Task description: A faithful, complete copy of the entries below is required, with images removed.

==== Available records

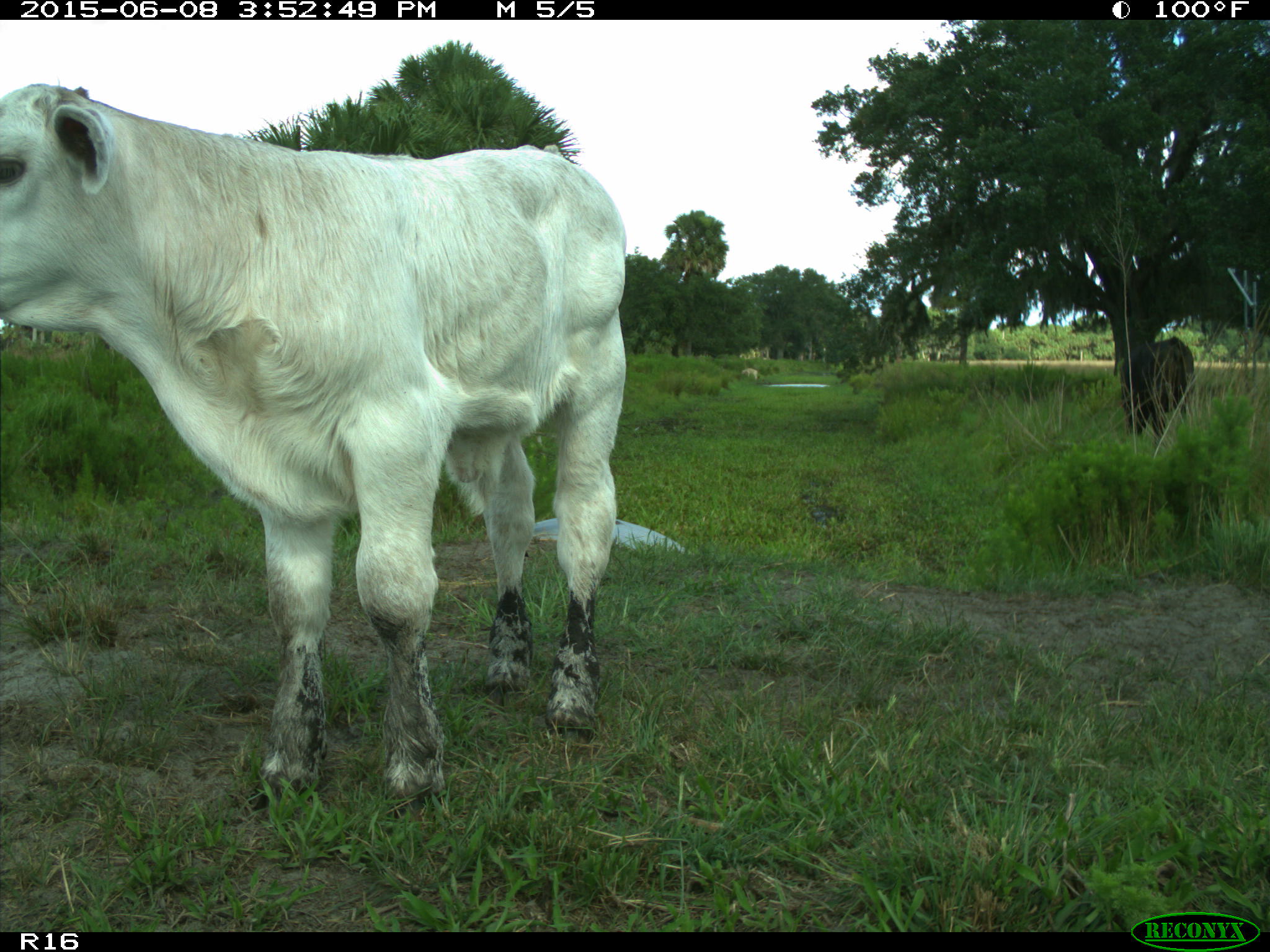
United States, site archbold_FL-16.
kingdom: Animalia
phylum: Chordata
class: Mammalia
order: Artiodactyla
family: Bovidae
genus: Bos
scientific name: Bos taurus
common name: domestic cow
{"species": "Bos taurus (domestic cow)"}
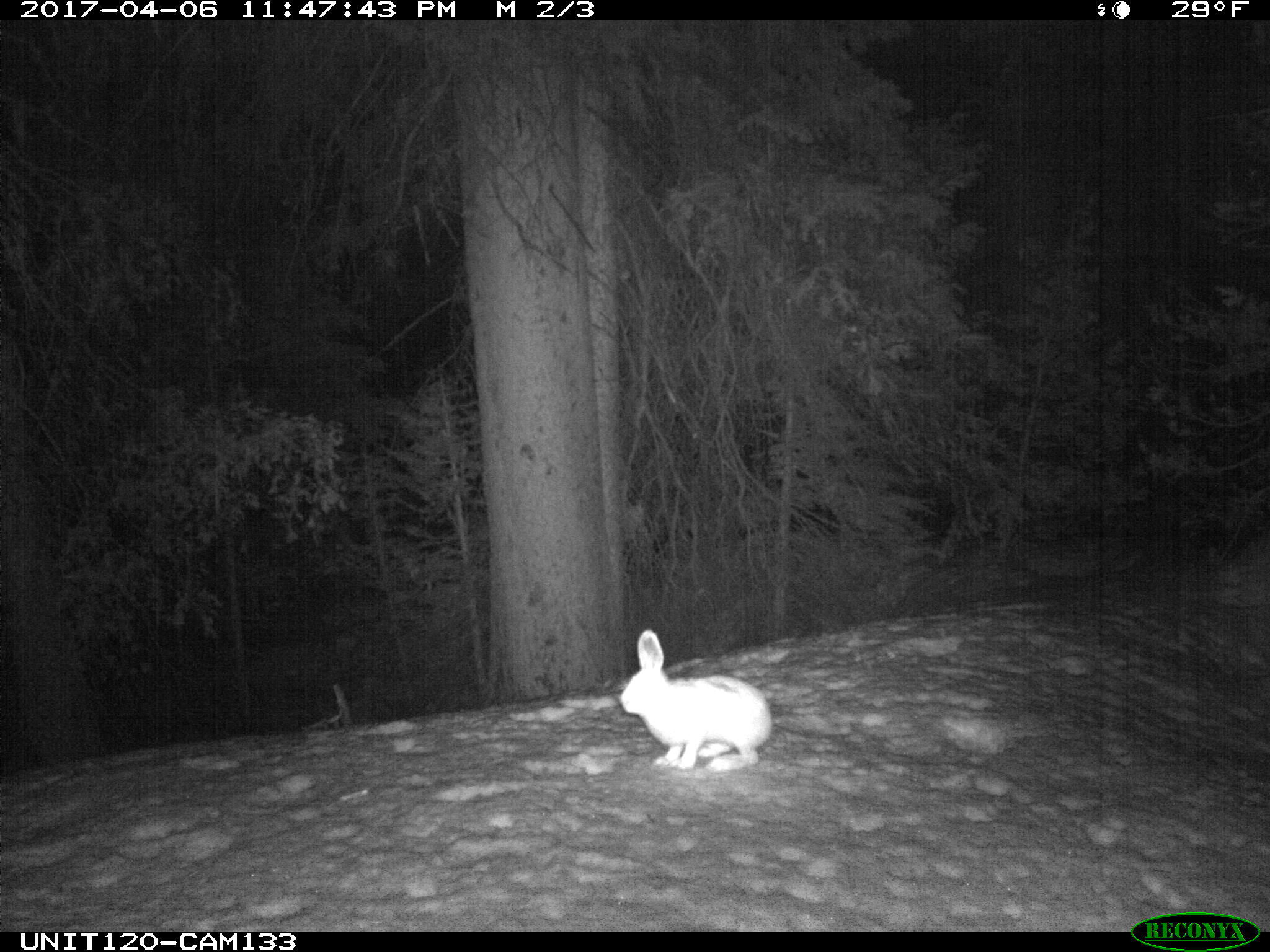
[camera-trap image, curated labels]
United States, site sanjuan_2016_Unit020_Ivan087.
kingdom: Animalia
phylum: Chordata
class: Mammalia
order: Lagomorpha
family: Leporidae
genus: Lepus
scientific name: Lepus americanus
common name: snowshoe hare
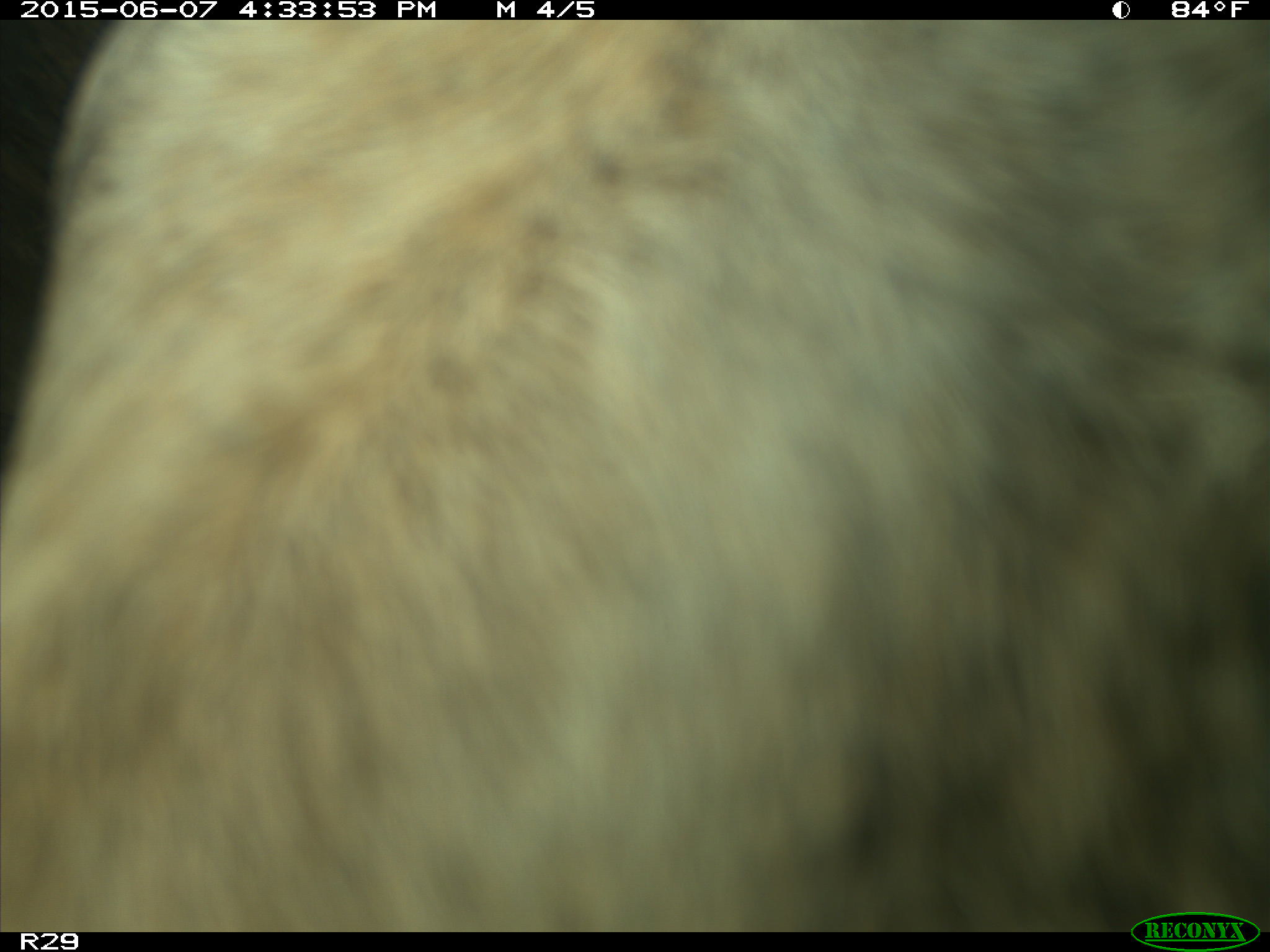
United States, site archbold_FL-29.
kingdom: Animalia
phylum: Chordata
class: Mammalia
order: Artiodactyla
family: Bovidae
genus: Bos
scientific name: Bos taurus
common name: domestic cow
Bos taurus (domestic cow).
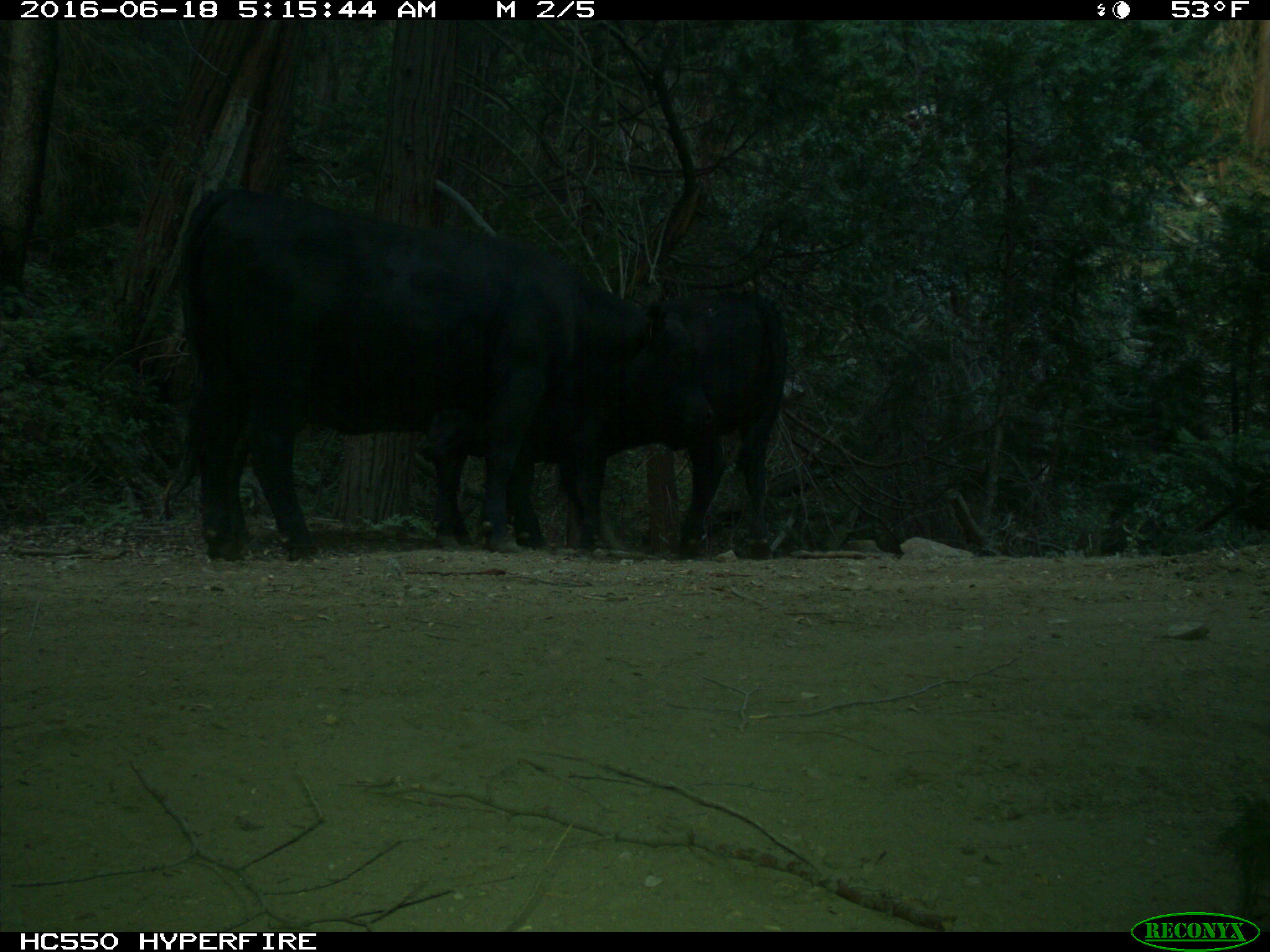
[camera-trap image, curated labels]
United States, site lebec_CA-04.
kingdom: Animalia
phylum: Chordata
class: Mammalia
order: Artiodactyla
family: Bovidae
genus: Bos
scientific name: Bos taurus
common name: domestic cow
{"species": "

========

Written solution:
United States, site archbold_FL-16.
kingdom: Animalia
phylum: Chordata
class: Mammalia
order: Artiodactyla
family: Bovidae
genus: Bos
scientific name: Bos taurus
common name: domestic cow
{"species": "Bos taurus (domestic cow)"}
[camera-trap image, curated labels]
United States, site sanjuan_2016_Unit020_Ivan087.
kingdom: Animalia
phylum: Chordata
class: Mammalia
order: Lagomorpha
family: Leporidae
genus: Lepus
scientific name: Lepus americanus
common name: snowshoe hare
United States, site archbold_FL-29.
kingdom: Animalia
phylum: Chordata
class: Mammalia
order: Artiodactyla
family: Bovidae
genus: Bos
scientific name: Bos taurus
common name: domestic cow
Bos taurus (domestic cow).
[camera-trap image, curated labels]
United States, site lebec_CA-04.
kingdom: Animalia
phylum: Chordata
class: Mammalia
order: Artiodactyla
family: Bovidae
genus: Bos
scientific name: Bos taurus
common name: domestic cow
{"species": "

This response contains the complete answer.